Thanks in large part to the support provided by the Tommy Fuss Center, I have been able to tackle some of the most intriguing questions related to neuropsychiatric disease and neurodevelopment disorders. My long-term research interests center around adolescence. The brain and body undergo a massive change over an extended period of time known as adolescence. While there is a tremendous amount of evidence for structural and functional changes in the brain, the mechanisms and impact of genes x environment interactions has yet to be uncovered. During this fellowship, I have focused in on the frontal cortex which represents a critical node in both the execution of higher cognitive functions (planning, organizing thoughts, etc.) and dysfunction that marks many brain disorders, like schizophrenia and major depressive disorder. The scale and scope of frontal cortical development is not clear. Unlike more circumscribed “critical periods” of sensory circuit maturation that are well-defined within and across species, evidence supports a protracted development of human frontal cortex that continues through adolescence into early adulthood. “Adolescence” is most well defined in humans, where it spans approximately 10 until about 20 (females) or about 25 (males) years of age. Imaging and histological data show changes over this period in frontal cortical connections (synapses) and circuits involved in task-relevant physiological responses, correlating to the development of frontal cortical-dependent functions, like working memory and reward processing.
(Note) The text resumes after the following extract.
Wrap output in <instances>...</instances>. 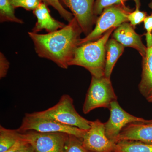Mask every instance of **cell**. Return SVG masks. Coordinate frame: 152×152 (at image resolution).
Masks as SVG:
<instances>
[{"instance_id": "obj_1", "label": "cell", "mask_w": 152, "mask_h": 152, "mask_svg": "<svg viewBox=\"0 0 152 152\" xmlns=\"http://www.w3.org/2000/svg\"><path fill=\"white\" fill-rule=\"evenodd\" d=\"M82 33L81 28L74 18L65 26L53 32L40 34L29 32L28 34L39 57L67 69L79 46Z\"/></svg>"}, {"instance_id": "obj_2", "label": "cell", "mask_w": 152, "mask_h": 152, "mask_svg": "<svg viewBox=\"0 0 152 152\" xmlns=\"http://www.w3.org/2000/svg\"><path fill=\"white\" fill-rule=\"evenodd\" d=\"M116 28L107 31L96 40L78 47L69 65L83 67L94 77L104 76L106 44Z\"/></svg>"}, {"instance_id": "obj_3", "label": "cell", "mask_w": 152, "mask_h": 152, "mask_svg": "<svg viewBox=\"0 0 152 152\" xmlns=\"http://www.w3.org/2000/svg\"><path fill=\"white\" fill-rule=\"evenodd\" d=\"M32 113L36 116L50 119L84 130H88L91 127V121L86 119L77 112L73 100L67 94L63 95L58 103L52 107Z\"/></svg>"}, {"instance_id": "obj_4", "label": "cell", "mask_w": 152, "mask_h": 152, "mask_svg": "<svg viewBox=\"0 0 152 152\" xmlns=\"http://www.w3.org/2000/svg\"><path fill=\"white\" fill-rule=\"evenodd\" d=\"M132 12V10L127 7L124 4L114 5L104 9L97 18L94 28L86 37L81 39L79 46L96 40L108 30L129 22L128 15Z\"/></svg>"}, {"instance_id": "obj_5", "label": "cell", "mask_w": 152, "mask_h": 152, "mask_svg": "<svg viewBox=\"0 0 152 152\" xmlns=\"http://www.w3.org/2000/svg\"><path fill=\"white\" fill-rule=\"evenodd\" d=\"M116 101H117V97L110 79L105 76L100 77L92 76L83 106V111L84 114H88L99 108L109 109L112 103Z\"/></svg>"}, {"instance_id": "obj_6", "label": "cell", "mask_w": 152, "mask_h": 152, "mask_svg": "<svg viewBox=\"0 0 152 152\" xmlns=\"http://www.w3.org/2000/svg\"><path fill=\"white\" fill-rule=\"evenodd\" d=\"M20 133L34 131L42 133L63 132L74 135L83 139L86 131L75 127L63 124L54 120L36 116L32 113H26L22 124L17 129Z\"/></svg>"}, {"instance_id": "obj_7", "label": "cell", "mask_w": 152, "mask_h": 152, "mask_svg": "<svg viewBox=\"0 0 152 152\" xmlns=\"http://www.w3.org/2000/svg\"><path fill=\"white\" fill-rule=\"evenodd\" d=\"M68 134L42 133L28 131L21 133V137L32 146L35 152H61Z\"/></svg>"}, {"instance_id": "obj_8", "label": "cell", "mask_w": 152, "mask_h": 152, "mask_svg": "<svg viewBox=\"0 0 152 152\" xmlns=\"http://www.w3.org/2000/svg\"><path fill=\"white\" fill-rule=\"evenodd\" d=\"M109 110L110 118L104 123L105 132L107 137L115 143L121 131L129 124L152 122V120L144 119L129 113L120 106L117 101L112 103Z\"/></svg>"}, {"instance_id": "obj_9", "label": "cell", "mask_w": 152, "mask_h": 152, "mask_svg": "<svg viewBox=\"0 0 152 152\" xmlns=\"http://www.w3.org/2000/svg\"><path fill=\"white\" fill-rule=\"evenodd\" d=\"M90 125L82 139L84 147L90 152H113L116 143L106 135L104 123L97 119Z\"/></svg>"}, {"instance_id": "obj_10", "label": "cell", "mask_w": 152, "mask_h": 152, "mask_svg": "<svg viewBox=\"0 0 152 152\" xmlns=\"http://www.w3.org/2000/svg\"><path fill=\"white\" fill-rule=\"evenodd\" d=\"M72 11L86 36L93 30L96 16L94 13L95 0H61Z\"/></svg>"}, {"instance_id": "obj_11", "label": "cell", "mask_w": 152, "mask_h": 152, "mask_svg": "<svg viewBox=\"0 0 152 152\" xmlns=\"http://www.w3.org/2000/svg\"><path fill=\"white\" fill-rule=\"evenodd\" d=\"M112 35V38L124 47L135 49L142 58L145 57L147 48L142 42L141 36L136 32L130 23H123L114 30Z\"/></svg>"}, {"instance_id": "obj_12", "label": "cell", "mask_w": 152, "mask_h": 152, "mask_svg": "<svg viewBox=\"0 0 152 152\" xmlns=\"http://www.w3.org/2000/svg\"><path fill=\"white\" fill-rule=\"evenodd\" d=\"M125 140L152 144V122L133 123L127 125L121 131L115 143Z\"/></svg>"}, {"instance_id": "obj_13", "label": "cell", "mask_w": 152, "mask_h": 152, "mask_svg": "<svg viewBox=\"0 0 152 152\" xmlns=\"http://www.w3.org/2000/svg\"><path fill=\"white\" fill-rule=\"evenodd\" d=\"M33 13L37 21L33 28L32 32L38 33L43 29L45 30L48 33L53 32L66 26L64 23L52 17L48 6L42 2L33 11Z\"/></svg>"}, {"instance_id": "obj_14", "label": "cell", "mask_w": 152, "mask_h": 152, "mask_svg": "<svg viewBox=\"0 0 152 152\" xmlns=\"http://www.w3.org/2000/svg\"><path fill=\"white\" fill-rule=\"evenodd\" d=\"M142 58L141 80L139 89L146 99L152 93V45L147 48L145 55Z\"/></svg>"}, {"instance_id": "obj_15", "label": "cell", "mask_w": 152, "mask_h": 152, "mask_svg": "<svg viewBox=\"0 0 152 152\" xmlns=\"http://www.w3.org/2000/svg\"><path fill=\"white\" fill-rule=\"evenodd\" d=\"M125 47L112 38L109 39L106 45L105 67L104 76L110 79L113 69L117 61L122 55Z\"/></svg>"}, {"instance_id": "obj_16", "label": "cell", "mask_w": 152, "mask_h": 152, "mask_svg": "<svg viewBox=\"0 0 152 152\" xmlns=\"http://www.w3.org/2000/svg\"><path fill=\"white\" fill-rule=\"evenodd\" d=\"M113 152H152V144L136 141H121L116 143Z\"/></svg>"}, {"instance_id": "obj_17", "label": "cell", "mask_w": 152, "mask_h": 152, "mask_svg": "<svg viewBox=\"0 0 152 152\" xmlns=\"http://www.w3.org/2000/svg\"><path fill=\"white\" fill-rule=\"evenodd\" d=\"M21 137L17 129H10L0 126V152H5L13 146Z\"/></svg>"}, {"instance_id": "obj_18", "label": "cell", "mask_w": 152, "mask_h": 152, "mask_svg": "<svg viewBox=\"0 0 152 152\" xmlns=\"http://www.w3.org/2000/svg\"><path fill=\"white\" fill-rule=\"evenodd\" d=\"M15 8L10 0H0V21L14 22L19 24L24 23L21 19L18 18L15 14Z\"/></svg>"}, {"instance_id": "obj_19", "label": "cell", "mask_w": 152, "mask_h": 152, "mask_svg": "<svg viewBox=\"0 0 152 152\" xmlns=\"http://www.w3.org/2000/svg\"><path fill=\"white\" fill-rule=\"evenodd\" d=\"M61 152H90L84 147L81 139L68 134Z\"/></svg>"}, {"instance_id": "obj_20", "label": "cell", "mask_w": 152, "mask_h": 152, "mask_svg": "<svg viewBox=\"0 0 152 152\" xmlns=\"http://www.w3.org/2000/svg\"><path fill=\"white\" fill-rule=\"evenodd\" d=\"M136 3V9L133 12H131L128 15V21L135 27L137 25H139L144 22L146 18L147 15L145 12L140 11V0H134Z\"/></svg>"}, {"instance_id": "obj_21", "label": "cell", "mask_w": 152, "mask_h": 152, "mask_svg": "<svg viewBox=\"0 0 152 152\" xmlns=\"http://www.w3.org/2000/svg\"><path fill=\"white\" fill-rule=\"evenodd\" d=\"M42 1L47 5V6H51L53 7L58 11L63 18L68 23L70 22L74 18L72 13L69 12L66 10L61 4L59 0H41Z\"/></svg>"}, {"instance_id": "obj_22", "label": "cell", "mask_w": 152, "mask_h": 152, "mask_svg": "<svg viewBox=\"0 0 152 152\" xmlns=\"http://www.w3.org/2000/svg\"><path fill=\"white\" fill-rule=\"evenodd\" d=\"M15 9L22 7L28 11H34L42 2L41 0H10Z\"/></svg>"}, {"instance_id": "obj_23", "label": "cell", "mask_w": 152, "mask_h": 152, "mask_svg": "<svg viewBox=\"0 0 152 152\" xmlns=\"http://www.w3.org/2000/svg\"><path fill=\"white\" fill-rule=\"evenodd\" d=\"M128 0H96L94 6V13L95 15H100L104 9L114 5L124 4Z\"/></svg>"}, {"instance_id": "obj_24", "label": "cell", "mask_w": 152, "mask_h": 152, "mask_svg": "<svg viewBox=\"0 0 152 152\" xmlns=\"http://www.w3.org/2000/svg\"><path fill=\"white\" fill-rule=\"evenodd\" d=\"M145 28L146 30V39L147 48H150L152 45V14L147 16L144 21Z\"/></svg>"}, {"instance_id": "obj_25", "label": "cell", "mask_w": 152, "mask_h": 152, "mask_svg": "<svg viewBox=\"0 0 152 152\" xmlns=\"http://www.w3.org/2000/svg\"><path fill=\"white\" fill-rule=\"evenodd\" d=\"M10 67V63L4 55L0 53V78H4L7 74Z\"/></svg>"}, {"instance_id": "obj_26", "label": "cell", "mask_w": 152, "mask_h": 152, "mask_svg": "<svg viewBox=\"0 0 152 152\" xmlns=\"http://www.w3.org/2000/svg\"><path fill=\"white\" fill-rule=\"evenodd\" d=\"M28 143V142L24 139L21 138L16 143L5 152H17Z\"/></svg>"}, {"instance_id": "obj_27", "label": "cell", "mask_w": 152, "mask_h": 152, "mask_svg": "<svg viewBox=\"0 0 152 152\" xmlns=\"http://www.w3.org/2000/svg\"><path fill=\"white\" fill-rule=\"evenodd\" d=\"M17 152H35L32 146L28 143L24 146L21 148Z\"/></svg>"}, {"instance_id": "obj_28", "label": "cell", "mask_w": 152, "mask_h": 152, "mask_svg": "<svg viewBox=\"0 0 152 152\" xmlns=\"http://www.w3.org/2000/svg\"><path fill=\"white\" fill-rule=\"evenodd\" d=\"M146 99L148 102L152 103V93L146 98Z\"/></svg>"}, {"instance_id": "obj_29", "label": "cell", "mask_w": 152, "mask_h": 152, "mask_svg": "<svg viewBox=\"0 0 152 152\" xmlns=\"http://www.w3.org/2000/svg\"><path fill=\"white\" fill-rule=\"evenodd\" d=\"M151 8H152V6H151Z\"/></svg>"}]
</instances>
To investigate schizophrenia-relevant genetic and environmental risk factors, we must first establish the normal developmental trajectory of vulnerable brain regions and circuits. To achieve this goal, I have established a highly integrative research program that brings together experts across a wide range of pertinent areas, from genetics to neuroscience, from the lab to the clinic, with the ultimate goals: 1) interrogating how our brain normally develops and 2) impact of the leading genetic and environmental risk factors on disease relevant development. With the help of the Tommy Fuss Center, I have expanded my network to gain perspective across the spectrum. We have formed a collaborative project across the labs of Beth Stevens (Boston Children’s Hospital), Bernardo Sabatini (Harvard Medical School), Steve McCarroll (Harvard Medical School), Gord Fishell (Harvard Medical School), Jordane Dimidschstein (Stanley Center), and James Bourne (Monash University). Over the next year, the project will continue to tackle how the brain is developing and continue to shed light on the mechanisms driving both normal and abnormal development.